You may have woke up this morning trying to piece together the night before. Your head my hurt and you may feel a slight sickness doing the rumba in your stomach occasionally becoming like volcanic ash in your mouth.
I was driving last night…physically I felt fine…but my mind told me different…when I awoke my first thought this morning was school.
Suddenly, my head hurt thinking of the ‘to do list’ and my stomach was not doing the rumba but the more vigorous flamenco.
The New Year hangover hit me and the penny dropped. School starts Monday. As I lay there fretting, I realised I have perhaps set impossible goals for myself during the past year.
Last year, I was tough for me for a variety of reasons. It was mainly because I moved jobs, going from leading a school of 150 to a school of 430. I loved my previous school, it was like leaving my family or putting a child up for a adoption… It was a hard decision. But I knew it was time to go. I had achieved all that I could and I knew someone fresh could move it further forward.
My new charge presented many challenges – many of them created by myself!
I look at the children in my care and think of my own. I am the school mummy – I can make or break the future for children in my care. The thought and responsibility I have, is at times overwhelming.
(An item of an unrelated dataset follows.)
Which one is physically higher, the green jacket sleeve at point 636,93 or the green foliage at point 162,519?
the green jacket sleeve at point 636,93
In my last school, partly due to it’s size, I knew everything about every child. In my new school, I’ve nearly exhausted myself trying to replicate these high goals. I want each child in my school to know they matter. I want them to know I care. I want them to achieve their potential.
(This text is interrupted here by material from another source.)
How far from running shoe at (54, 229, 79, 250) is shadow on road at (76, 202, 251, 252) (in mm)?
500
Before Christmas, I wrote every child in school a Christmas Card. I made it my business to tell as many children that they were good or great. I tried to speak to every parent or grandparent that attended our Christmas festivities to them something positive about their child.
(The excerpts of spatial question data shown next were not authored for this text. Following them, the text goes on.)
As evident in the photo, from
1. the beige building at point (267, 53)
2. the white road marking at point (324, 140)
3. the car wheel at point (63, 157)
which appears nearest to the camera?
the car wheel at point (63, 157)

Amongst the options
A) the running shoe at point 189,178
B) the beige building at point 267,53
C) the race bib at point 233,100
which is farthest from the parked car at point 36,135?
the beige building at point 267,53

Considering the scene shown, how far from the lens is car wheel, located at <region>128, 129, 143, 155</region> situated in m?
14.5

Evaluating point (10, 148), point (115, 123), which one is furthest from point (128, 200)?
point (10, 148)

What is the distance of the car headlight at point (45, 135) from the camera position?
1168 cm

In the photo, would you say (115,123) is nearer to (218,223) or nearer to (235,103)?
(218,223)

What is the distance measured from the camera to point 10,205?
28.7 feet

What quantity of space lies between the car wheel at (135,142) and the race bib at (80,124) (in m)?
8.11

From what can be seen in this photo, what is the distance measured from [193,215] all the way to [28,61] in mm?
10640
I want the same relationships with my pupils, my staff and my parents that I enjoyed in my last school. I know I’m getting there and look forward to doing more community based activities in the new term.
Lying in bed, I realised my good is never good enough. I am my own worst enemy at times – I give myself work! I know I need to address my expectations of my performance.
So as I think about resolutions for 2016. I have to catch sight of myself, I need to focus more on my family and friends. Most importantly I need learn to accept that I can only do my best and hope it is good enough.
Maybe next years hangover won’t be so bad if I do.